Sweeter Every Heartbeat

by Vashti (tvashti)



Series: Mirror [2]
Category: Iron Man (Movies), Marvel Cinematic Universe
Genre: Family, Family Feels, Family Secrets, Father-Daughter Relationship, Gen, Growing Up, Mother-Daughter Relationship, Original Character-centric, Pre-Iron Man 1, Tony is alluded to
Language: English
Status: Completed
Published: 2018-05-18
Updated: 2018-05-18
Packaged: 2019-05-08 11:08:16
Rating: General Audiences
Warnings: No Archive Warnings Apply
Chapters: 2
Words: 1,157
Publisher: archiveofourown.org
Story URL: https://archiveofourown.org/works/14692938
Author URL: https://archiveofourown.org/users/tvashti/pseuds/Vashti
Summary: Five-year-old Dianelys Antonia Torres doesn't know why her Mama gave her such a stupidly long name, but she does know that family is not for sharing.





	1. Sweeter

**Author's Note:**

> You can read this on its own, but it probably helps to read the first story in the series first. 
> 
> I apologize now for my questionable Spanish translations. There aren't many, but I still probably should have had my Spanish-speaking friends give it a once-over.

**5 - Sweeter**

Dinah is aware of how hard it is to spell her super long name—Dianelys Antonia Torres, _ai!_ —long before she’s aware of...everything really: aware that living with her grandparents, her young twin aunt and uncle, and her Mama is not "nuclear"; aware that her father not being on the list of residents is not normal; aware of having never seen him, at least as far she knows, is probably A Bad Sign; aware that her dark skin and tightly curled hair are a problem for many people, and that they’re going to make it her problem, too.

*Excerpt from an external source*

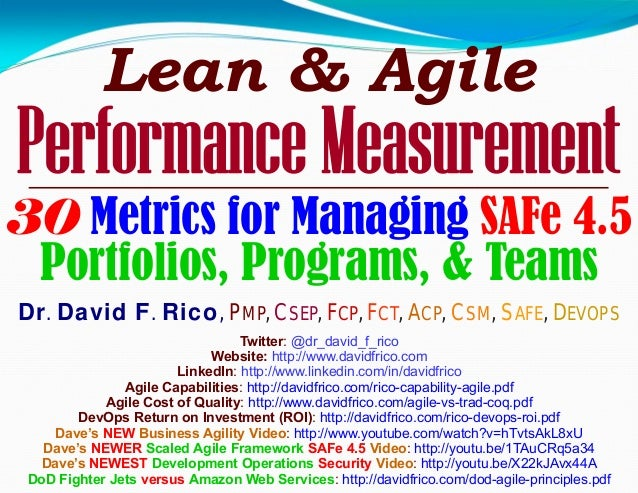 Lean & Agile Performance Measurement 30 Metrics for Managing SAFe 4.5 Portfolios, Programs, & Teams Dr. David F. Rico, PMP...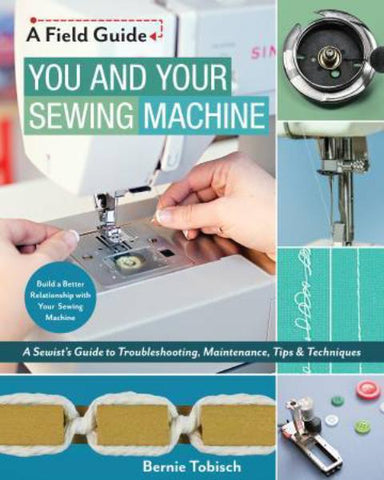 You and Your Sewing Machine - A Sewist's Guide to Troubleshooting, Maintenance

Five year old Dinah knows none of that. She knows that when she draws a picture of her _Mama, Nana, Abuelito, Tia_ Yvee and _Tio_ Jorge the teacher always tells her how good it is, how the colors all look nice together, and she, Ms. Hernandez, can tell who’s who just by looking. Dinah knows what a big compliment that last one is. No matter how many times she looks down at Stephanie’s pictures of her family, Dinah has no idea which brownish-tannish blob is which. Except her dad, because he has short hair. (Dinah feels bad that Stephanie only has three people in her pictures, including herself, but she never offers one of her family members to help fill out the pages. Family, she knows, is not for sharing.)

As far as Dinah knows, as far as she’s aware, everything at _home_ is just fine. So long as Yvee and Jorge aren’t fighting.

Now if only her mama hadn’t given her such a stupidly long name!

* * *

Pronunciations & Translations  
Dianelys - DIE-an-a-lees  
Jorge - Hor-hay  
Abuelito - Grandpa  
Tia - Auntie  
Tio - Uncle


	2. Every Heartbeat

**Summary for the Chapter:**

> Dinah is beginning to discover questions she didn't know she should be afraid to ask.

**6-8 - Every Heartbeat**

The first time someone at school talks about skipping her, Dinah’s in first grade. She’s only started reading this year but she’s mastered phonics in only a few months and, by the time Christmas rolls around, has blown through all the Dick & Jane books (which is a relief, because Mama brings home much more interesting books that she’s been waiting to read, thank you very much). But her Mama, a twice skipped college drop-out is resistant. Dinah’s glad. She doesn’t want to leave her friends.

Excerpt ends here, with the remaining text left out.